_Yapılacak Görevler_
1. Okuma metnine göre Bonhoeffer Nisan 1943'te kim tarafından tutuklandı?
2. Okuma metninde adı geçen bütün yerleri sıralayın.
3. Okuma metninin "Kişi kötülüğe karşı" ile "saldırgan hale gelebilirler." arasındaki bölümünü, bu ifadeler de dahil, "saldırgan" yerine "öfkeli" koyarak değiştirin ve yeniden yazın.

_Okuma Metni_
++++++++

Bonhoeffer’ın Aptallık ( Cahillik) Teorisi


Aptalların 
Kötülerden daha tehlikeli olduğunu savunan
Nazi karşıtı bir ilahiyat doktoru ve papaz
Ünlü bir Alman psikiyatristin oğlu


Berlin ve New York’ta üniversite eğitimi görüyor
Dietrich Bonhoeffer, Alman Lüteryan teologdur

Bonhoeffer, kendisi rejime, özellikle de Antisemitizme karşı çıkması ile tanınır

Nisan 1943’te Gestapo tarafından tutuklanıyor
Bir buçuk yıl Tegel hapishanesinde ve daha sonra transfer edildiği Flossenbürg toplama kampında hapsediliyor.

Bonhoeffer hapisteyken
Şairler ve düşünürlerden oluşan bir ülkesinin nasıl bir korkaklar
Düzenbazlar ve suçlular kolektifine dönüştüğünü düşünmeye başladı. 

Sonunda, sorunun kökeninin kötülük değil
Aptallık olduğu sonucuna vardı.

Bir düşmana karşı savaşabiliriz. 
Ama aptallığa karşı savaşamayız. 

Aptallık topluma en büyük zararı verir. 
Kişi kötülüğe karşı protesto edebilir
Güç kullanarak kötülük önlenebilir ancak aptallığa karşı savunmasızız.

Aptal (daha doğrusu cahil) kişilere kanıt göstermenin anlamı olmaz. 

Bu kişiler kolayca saldırgan hale gelebilirler.

++++++++

_Veri Kümesi_
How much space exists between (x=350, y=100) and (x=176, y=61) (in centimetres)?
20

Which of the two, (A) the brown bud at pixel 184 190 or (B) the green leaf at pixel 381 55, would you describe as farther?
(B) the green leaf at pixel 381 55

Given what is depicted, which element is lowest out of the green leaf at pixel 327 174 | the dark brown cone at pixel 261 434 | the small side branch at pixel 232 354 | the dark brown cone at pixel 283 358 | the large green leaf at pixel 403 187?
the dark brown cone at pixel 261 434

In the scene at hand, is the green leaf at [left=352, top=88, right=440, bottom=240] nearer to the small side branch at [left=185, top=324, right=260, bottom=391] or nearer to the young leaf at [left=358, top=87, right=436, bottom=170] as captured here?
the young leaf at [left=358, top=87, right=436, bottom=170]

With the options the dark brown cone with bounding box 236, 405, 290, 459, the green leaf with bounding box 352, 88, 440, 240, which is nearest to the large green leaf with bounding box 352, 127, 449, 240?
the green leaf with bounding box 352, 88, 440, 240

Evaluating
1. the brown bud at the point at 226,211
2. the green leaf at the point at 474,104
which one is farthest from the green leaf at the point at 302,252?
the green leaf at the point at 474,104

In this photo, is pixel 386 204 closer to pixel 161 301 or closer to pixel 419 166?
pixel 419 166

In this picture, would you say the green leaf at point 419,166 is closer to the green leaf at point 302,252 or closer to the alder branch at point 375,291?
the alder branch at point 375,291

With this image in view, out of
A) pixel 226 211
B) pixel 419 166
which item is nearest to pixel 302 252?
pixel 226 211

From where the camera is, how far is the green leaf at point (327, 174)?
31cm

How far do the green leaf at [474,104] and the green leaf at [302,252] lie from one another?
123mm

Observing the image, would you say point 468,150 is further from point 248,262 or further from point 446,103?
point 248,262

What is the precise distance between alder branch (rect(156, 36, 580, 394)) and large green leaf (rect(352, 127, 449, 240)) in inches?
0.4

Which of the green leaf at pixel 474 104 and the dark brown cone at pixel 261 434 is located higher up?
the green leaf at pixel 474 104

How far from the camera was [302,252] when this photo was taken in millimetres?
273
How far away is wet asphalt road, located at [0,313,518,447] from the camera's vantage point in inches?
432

++++++++

_Cevap Anahtarı_
1. Gestapo tarafından tutuklandı.

2. Berlin, New York, Tegel hapishanesi, Flossenbürg toplama kampı

3.
Kişi kötülüğe karşı protesto edebilir
Güç kullanarak kötülük önlenebilir ancak aptallığa karşı savunmasızız.

Aptal (daha doğrusu cahil) kişilere kanıt göstermenin anlamı olmaz. 

Bu kişiler kolayca öfkeli hale gelebilirler.